## Directions
Locate every line in the rows below that contains the string "wall", and copy each of those lines in full. Treat uppercase and lowercase letters as different.

## Data for this exercise
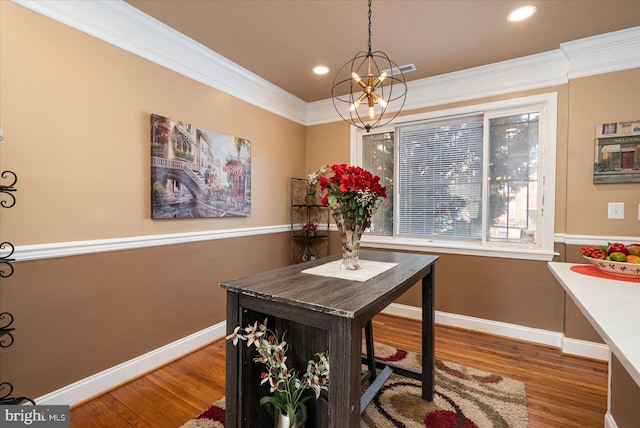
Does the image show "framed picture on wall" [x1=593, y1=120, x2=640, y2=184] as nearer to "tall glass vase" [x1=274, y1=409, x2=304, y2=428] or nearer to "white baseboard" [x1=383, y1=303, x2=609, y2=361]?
"white baseboard" [x1=383, y1=303, x2=609, y2=361]

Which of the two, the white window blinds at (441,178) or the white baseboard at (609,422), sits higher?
the white window blinds at (441,178)

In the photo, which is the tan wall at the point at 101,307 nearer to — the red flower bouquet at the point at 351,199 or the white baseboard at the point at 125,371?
the white baseboard at the point at 125,371

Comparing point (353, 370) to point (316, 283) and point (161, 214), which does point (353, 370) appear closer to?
point (316, 283)

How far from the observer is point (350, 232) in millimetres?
1634

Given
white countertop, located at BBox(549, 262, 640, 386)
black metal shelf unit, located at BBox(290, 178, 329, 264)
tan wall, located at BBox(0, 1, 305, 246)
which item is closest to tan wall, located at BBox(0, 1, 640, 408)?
tan wall, located at BBox(0, 1, 305, 246)

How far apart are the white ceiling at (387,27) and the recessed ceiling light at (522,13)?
0.04 m

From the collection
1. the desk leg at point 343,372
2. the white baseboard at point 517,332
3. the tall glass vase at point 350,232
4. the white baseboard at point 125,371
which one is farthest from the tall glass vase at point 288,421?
the white baseboard at point 517,332

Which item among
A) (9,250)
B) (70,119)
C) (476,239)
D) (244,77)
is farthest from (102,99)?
(476,239)

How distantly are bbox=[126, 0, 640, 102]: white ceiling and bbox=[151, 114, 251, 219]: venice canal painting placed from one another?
30.1 inches

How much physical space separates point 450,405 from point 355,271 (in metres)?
1.12

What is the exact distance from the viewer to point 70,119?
73.7 inches

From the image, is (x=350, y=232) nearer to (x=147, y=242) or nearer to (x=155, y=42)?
(x=147, y=242)

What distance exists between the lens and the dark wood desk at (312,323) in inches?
41.7

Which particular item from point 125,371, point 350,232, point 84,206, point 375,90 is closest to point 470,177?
point 375,90
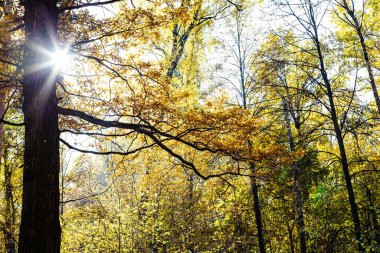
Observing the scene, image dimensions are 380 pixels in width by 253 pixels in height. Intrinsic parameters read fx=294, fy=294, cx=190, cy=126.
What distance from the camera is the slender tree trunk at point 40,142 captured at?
3.37 meters

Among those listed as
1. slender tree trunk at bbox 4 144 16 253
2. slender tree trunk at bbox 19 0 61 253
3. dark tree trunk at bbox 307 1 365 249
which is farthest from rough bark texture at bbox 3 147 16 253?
dark tree trunk at bbox 307 1 365 249

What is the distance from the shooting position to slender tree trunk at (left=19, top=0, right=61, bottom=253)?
337cm

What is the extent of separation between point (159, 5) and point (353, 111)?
5.09 metres

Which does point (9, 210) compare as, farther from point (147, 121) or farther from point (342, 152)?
point (342, 152)

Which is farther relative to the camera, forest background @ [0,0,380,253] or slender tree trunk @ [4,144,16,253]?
slender tree trunk @ [4,144,16,253]

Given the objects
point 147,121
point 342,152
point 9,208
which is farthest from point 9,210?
point 342,152

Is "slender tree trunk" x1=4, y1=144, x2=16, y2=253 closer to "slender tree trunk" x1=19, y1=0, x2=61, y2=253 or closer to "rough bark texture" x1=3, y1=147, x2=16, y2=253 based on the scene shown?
"rough bark texture" x1=3, y1=147, x2=16, y2=253

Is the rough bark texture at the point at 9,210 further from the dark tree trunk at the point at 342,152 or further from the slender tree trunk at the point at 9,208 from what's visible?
the dark tree trunk at the point at 342,152

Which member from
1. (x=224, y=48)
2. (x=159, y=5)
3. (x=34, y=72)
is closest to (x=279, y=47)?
(x=224, y=48)

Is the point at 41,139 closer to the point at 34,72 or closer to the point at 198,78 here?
the point at 34,72

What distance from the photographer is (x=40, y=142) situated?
365 centimetres

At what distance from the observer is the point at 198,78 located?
13891mm

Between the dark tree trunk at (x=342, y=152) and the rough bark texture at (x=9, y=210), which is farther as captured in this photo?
the rough bark texture at (x=9, y=210)

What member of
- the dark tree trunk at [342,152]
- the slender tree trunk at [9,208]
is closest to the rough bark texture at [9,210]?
the slender tree trunk at [9,208]
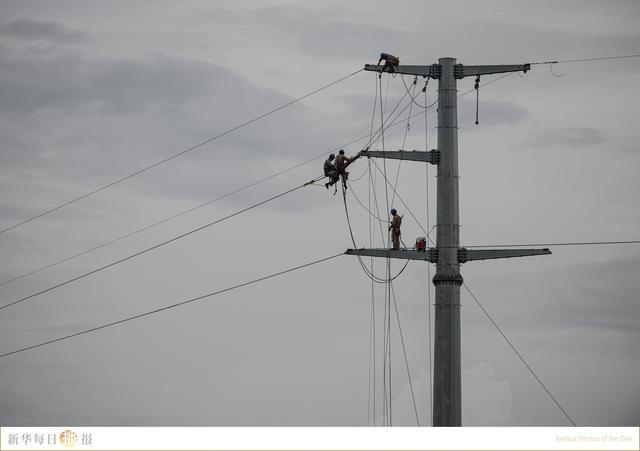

## Result of this exercise
Does the image show "framed picture on wall" [x1=593, y1=120, x2=640, y2=184] as nearer to "tall glass vase" [x1=274, y1=409, x2=304, y2=428] or nearer to "white baseboard" [x1=383, y1=303, x2=609, y2=361]?
In the photo, which is the tan wall at the point at 101,307 nearer to — the red flower bouquet at the point at 351,199 or the white baseboard at the point at 125,371?
tan wall, located at BBox(0, 1, 305, 246)
which item is closest to tan wall, located at BBox(0, 1, 640, 408)?
tan wall, located at BBox(0, 1, 305, 246)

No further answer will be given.